The estrogen agonist and antagonist activities of eight structurally related synthetic compounds [trans-l-(4β-dimethylaminoethoxyphenyl) l,2-diphenylbut-l-ene (tamoxifen) cis-1- (4β-dimethylaminoethoxyphenyl) 1,2-diphenylbut-l-ene (ICI 47,699), α-(4-pyrrolidinoethoxy)phenyl-4-methoxy-α-nitrostilbene (CI 628), a-(4-dimethylaminopropoxy)phenyl-4-methoxy- a-nitrostilbene citrate (CI 680), l-(2-[p-(3,4-dihydro-6-methoxy- 2-pheny1-1-naphthyl)phenoxy]ethyl)pyrrolidine hydrochloride (nafoxidine), cis(3-[p-1,2,3,4-tetrahydro-6-methoxy-2- pheny1-1-naphthyl)phenoxy]l,2-propanediol (U 23,469) trans-1- (p-β-diethy laminoethoxyphenyl) 1,2- diphenyl - 2 - chloroethylene monocitrate (enclomiphene), and cts-l-(p-β-diethylaminoethoxyphenyl) l,2-diphenyl-2-chloroethylene monocitrate (zuclomiphene)] were tested in the estrogen-withdrawn chick oviduct.

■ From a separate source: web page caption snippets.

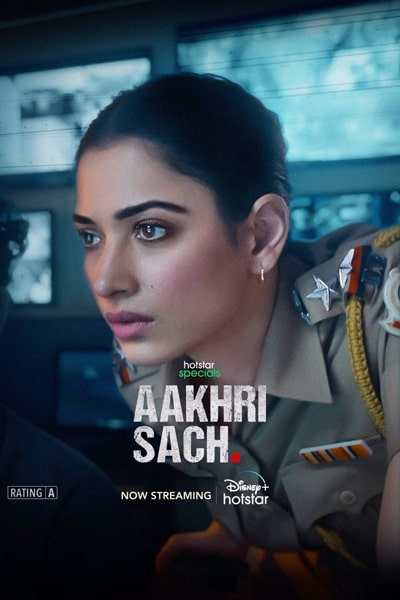 Download Aakhri Sach Season 01 (2023) South Hindi Dubbed Complete Web Series HEVC ESub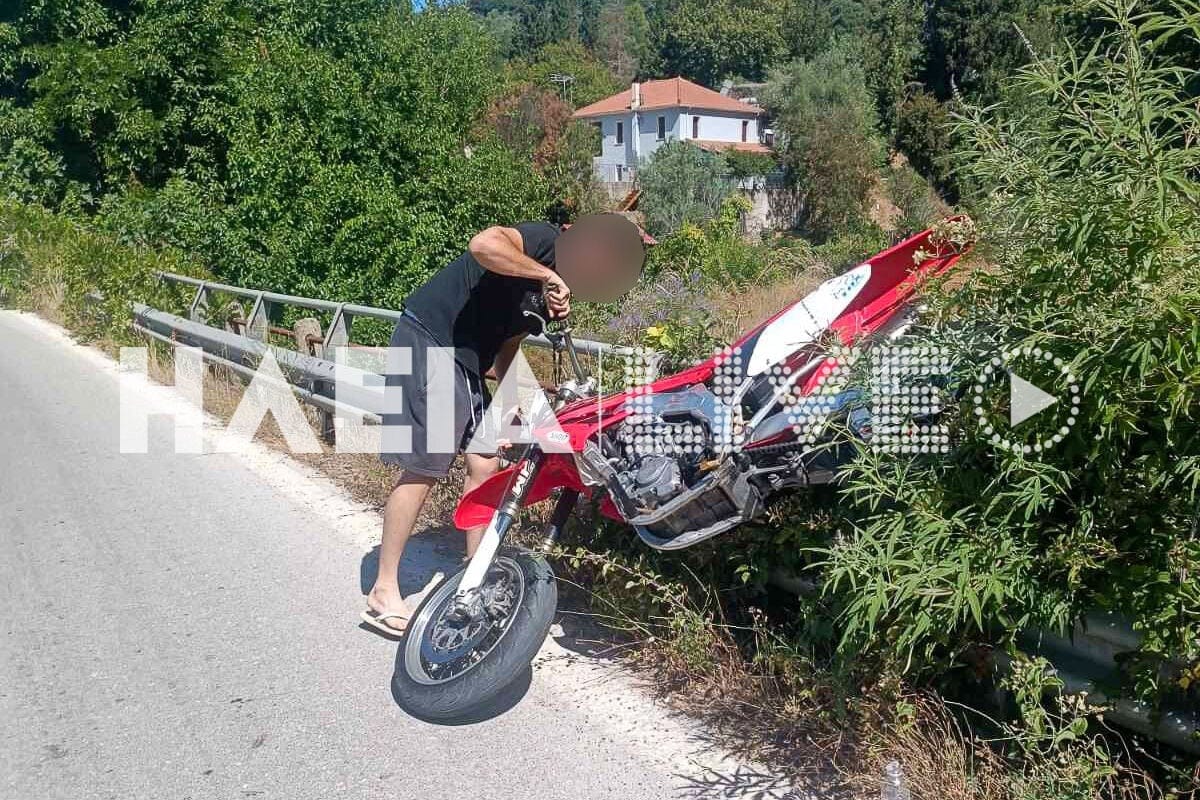 troxaio arxaia olympia ilialive 10 07 2025 2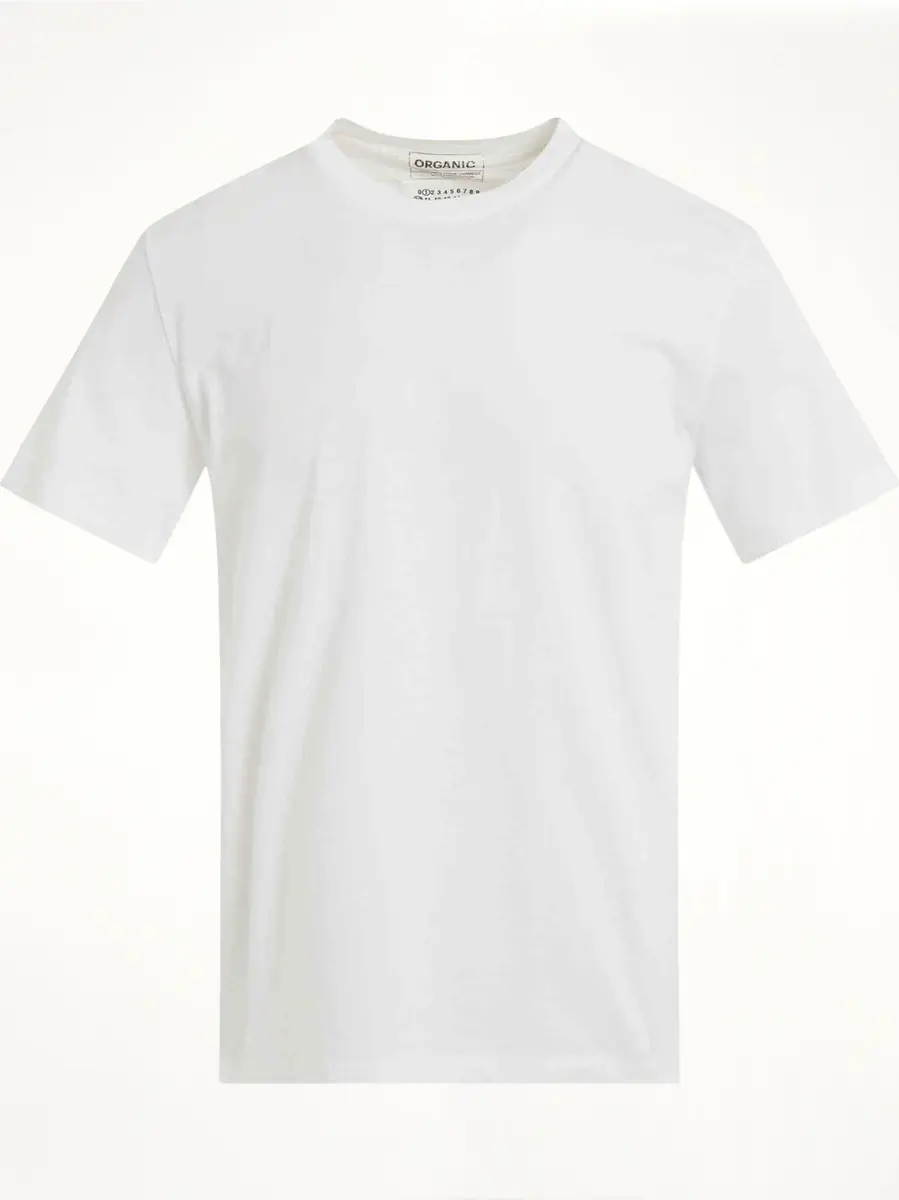 Maison Margiela 3 Pack Organic Jersey T-shirts | Thumbnail 6 Maison Margiela 3 Pack Organic Jersey T-shirts | Thumbnail 6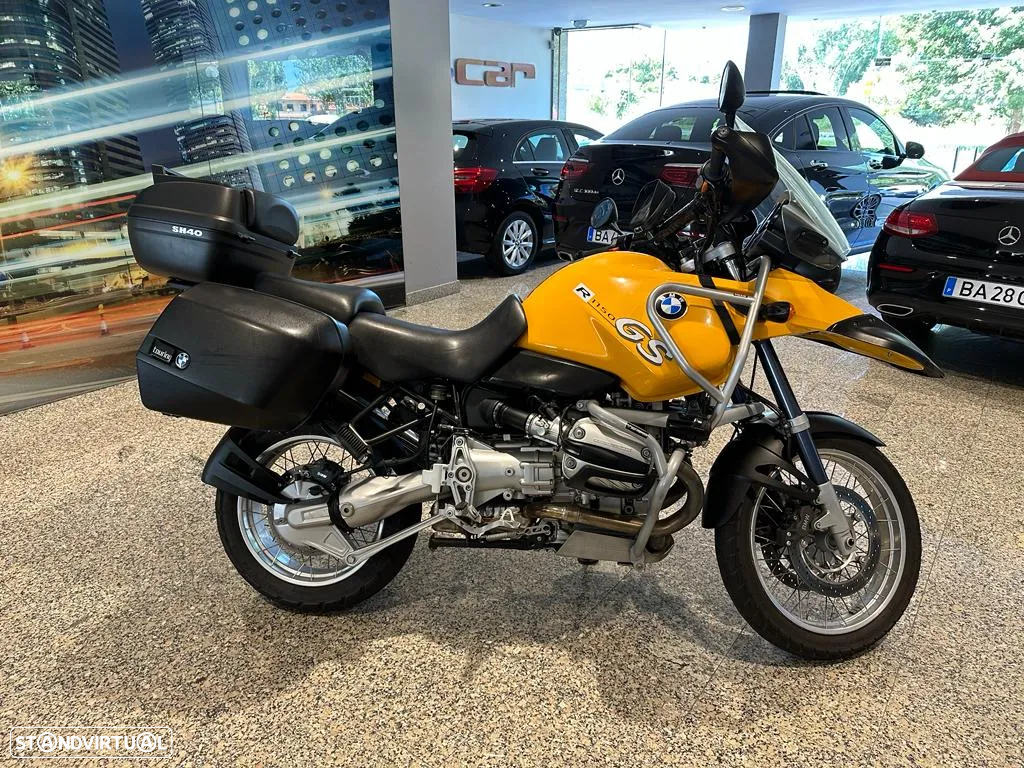 BMW R 1150 GS - 2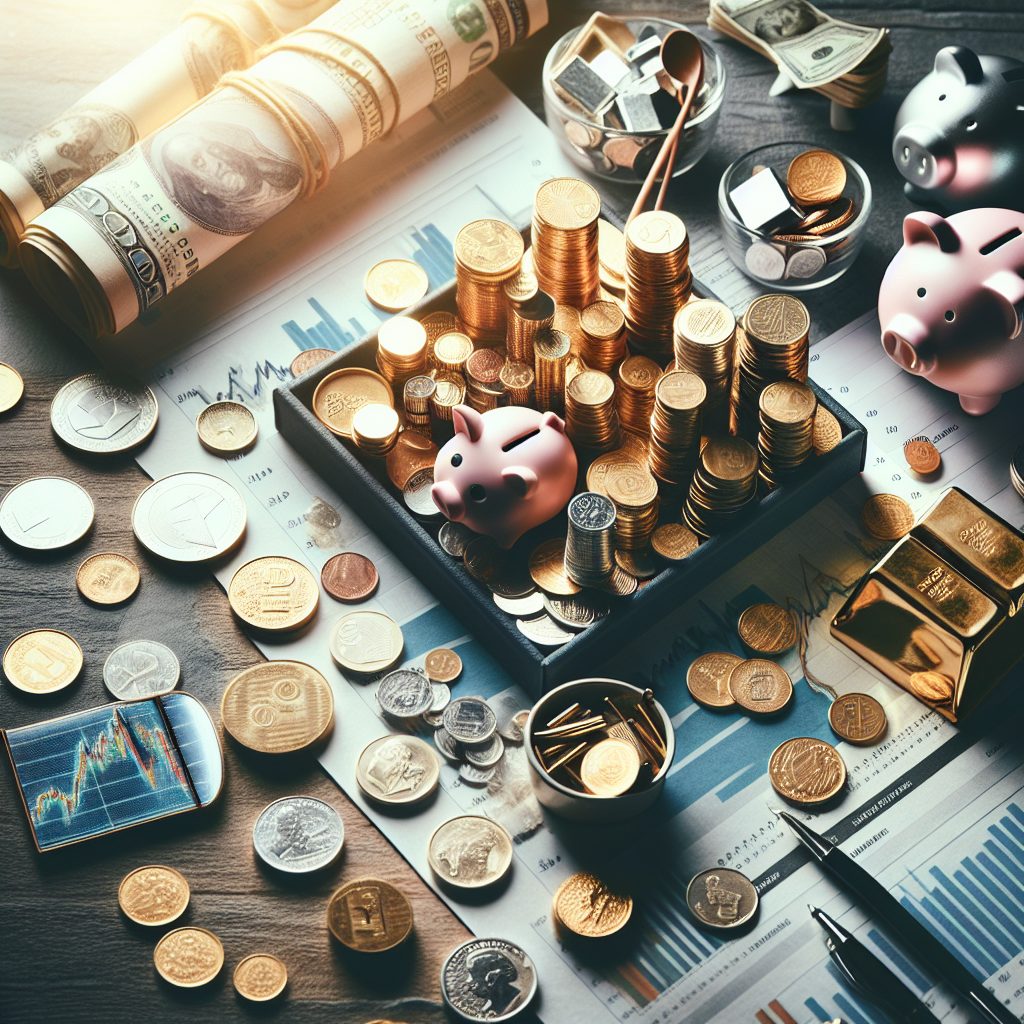 Diversification: The Key to Balanced Investing for Beginners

No compound demonstrated agonist activity, as assessed by changes in oviduct wet weight, DNA,protein, and progesterone receptor concentration, when administered for 1 or 3 days at doses ranging from 0.1-100 mg/kg BW. When 25 mgvkg enclomiphene, tamoxifen, CI 628, CI 680, or nafoxidine were administered together with 5 mg/kg estradiol benzoate, significant inhibition of estrogen-induced increases in oviduct wet weight, DNA, protein, and progesterone receptor concentration was observed 24 h later. ICI 47,699, zuclomiphene, and U 23,469 showed no antagonism at this dose. However, when the cis isomers (ICI 47,699 and zuclomiphene) were administered at a dose of 25 mg/kg-day together with 1 mg/kg-day estradiol benzoate, they both demonstrated significant antagonist activity 3–4 days later. All eight ligands were able to displace tritiated estradiol from its receptor sites in oviduct cytosol and nuclear extracts. The five compounds that were potent antagonists (enclomiphene, CI 628, CI 680, tamoxifen, and nafoxidine) had relative binding affinities (estradiol = 100)for the nuclear estrogen receptor ranging from 10–24%. Within this group, the relative binding affinity was not highly correlated with the degree of antagonism. The weak antagonists (ICI 47,699, zuclomiphene, and U 23,469) had comparatively lower affinities for the estrogen receptor, i.e. 1.0–1.5% that of estradiol. It is concluded that under these experimental conditions, none of the above compounds were estrogenic, and all except U 23,469 showed significant estrogen antagonism.